Gerald Cook, 81, and Peter Cook, 55, left Panama City on February 13 and were scheduled to arrive at Vero Beach Tuesday February 18, according to the Coast Guard.

The Cooks are traveling with four of their dogs on a 52-foot yellow steel vessel called Rome.

The Cooks were planning to travel down the Gulf Coast from Panama City, in Florida’s panhandle, to the Okeechobee Waterway, which cuts across southern Florida to the East Coast, according to Coast Guard Petty Officer Ayla Hudson in Tampa Bay.

.@USCG is searching for a 52-ft steel hull vsl, Rome, with Peter & Gerald Cook & 4 dogs aboard. The reported voyage was to depart Port St Joe, Panama City, Feb 13 headed to Vero Beach, expected to arrive Feb 18. If you have seen this vsl, contact Sector St. Pete @ 727-824-7500 pic.twitter.com/35tRKEY957

— USCGSoutheast (@USCGSoutheast) February 19, 2020

The Coast Guard has been searching the Gulf of Mexico after checking whether the U.S. Army Corps of Engineers, which operates the intercoastal Okechobee Waterway, had received any reports on the vessel, Hudson said.

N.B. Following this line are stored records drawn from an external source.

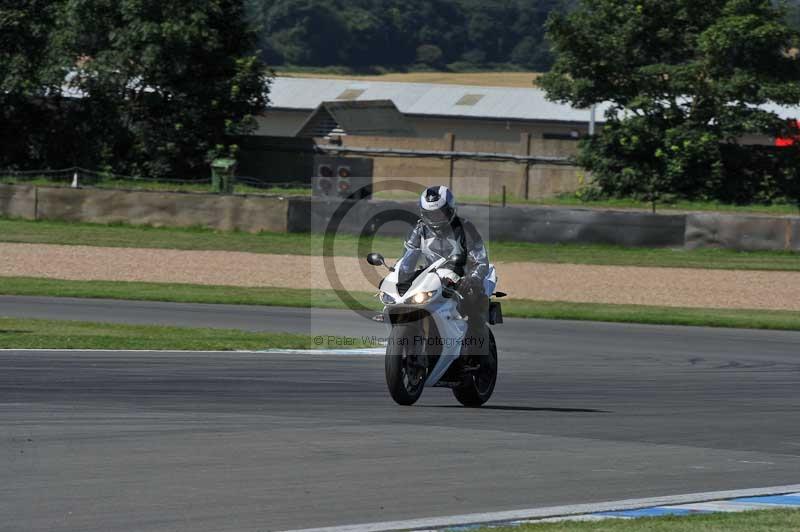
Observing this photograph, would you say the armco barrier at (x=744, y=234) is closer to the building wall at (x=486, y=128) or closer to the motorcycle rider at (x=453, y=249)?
the motorcycle rider at (x=453, y=249)

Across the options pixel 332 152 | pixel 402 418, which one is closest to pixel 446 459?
pixel 402 418

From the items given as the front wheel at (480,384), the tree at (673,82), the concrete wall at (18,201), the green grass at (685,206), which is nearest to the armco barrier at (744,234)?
the green grass at (685,206)

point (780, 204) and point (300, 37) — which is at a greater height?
point (300, 37)

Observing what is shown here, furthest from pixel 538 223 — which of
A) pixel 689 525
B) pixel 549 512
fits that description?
pixel 689 525

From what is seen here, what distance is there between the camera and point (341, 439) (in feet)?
30.6

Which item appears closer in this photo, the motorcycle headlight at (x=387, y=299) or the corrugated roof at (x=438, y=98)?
the motorcycle headlight at (x=387, y=299)

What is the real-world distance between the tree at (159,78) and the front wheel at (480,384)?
123ft

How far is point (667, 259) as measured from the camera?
30891mm

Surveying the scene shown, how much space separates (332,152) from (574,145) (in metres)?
9.81

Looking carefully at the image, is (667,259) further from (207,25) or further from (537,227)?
(207,25)

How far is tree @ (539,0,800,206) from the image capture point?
149 feet

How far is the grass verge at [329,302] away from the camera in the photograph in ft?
75.9

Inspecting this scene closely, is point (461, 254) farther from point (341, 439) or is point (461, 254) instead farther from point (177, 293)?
point (177, 293)

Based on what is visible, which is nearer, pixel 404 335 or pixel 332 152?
pixel 404 335
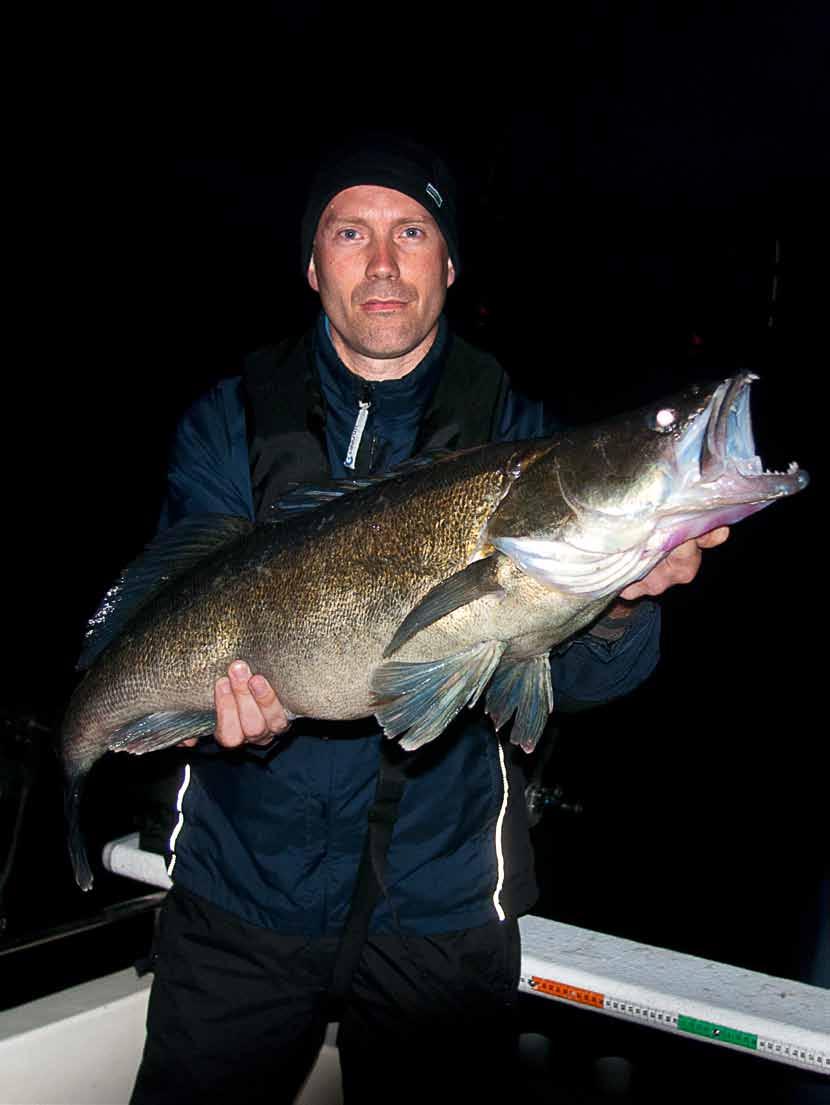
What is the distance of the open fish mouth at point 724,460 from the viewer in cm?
187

The search has covered more than 31,000 miles in the Gulf of Mexico since Wednesday, according to the Coast Guard.

The Coast Guard is searching with boats and aircraft.

Elisabeth Cook, 82, wife and mother of the missing boaters, told TCPalm.com, a USA Today publication, it was the Cooks’ first voyage on the recently purchased boat. They were bringing it from a marina to Vero Beach, near where the Cooks have lived for the past six years.

She last talked to her husband Feb. 13, when they stopped at Port St. Joe, about 40 miles south of Panama City. She called again the next day but did not reach them. She wasn’t too concerned, knowing that reception at sea is unreliable.

Her husband, Gerald, was an oceanographer who worked with the U.S. Navy on ships and submarines across the world, TCPalm reported. She said her son Peter worked for years as a lobsterman.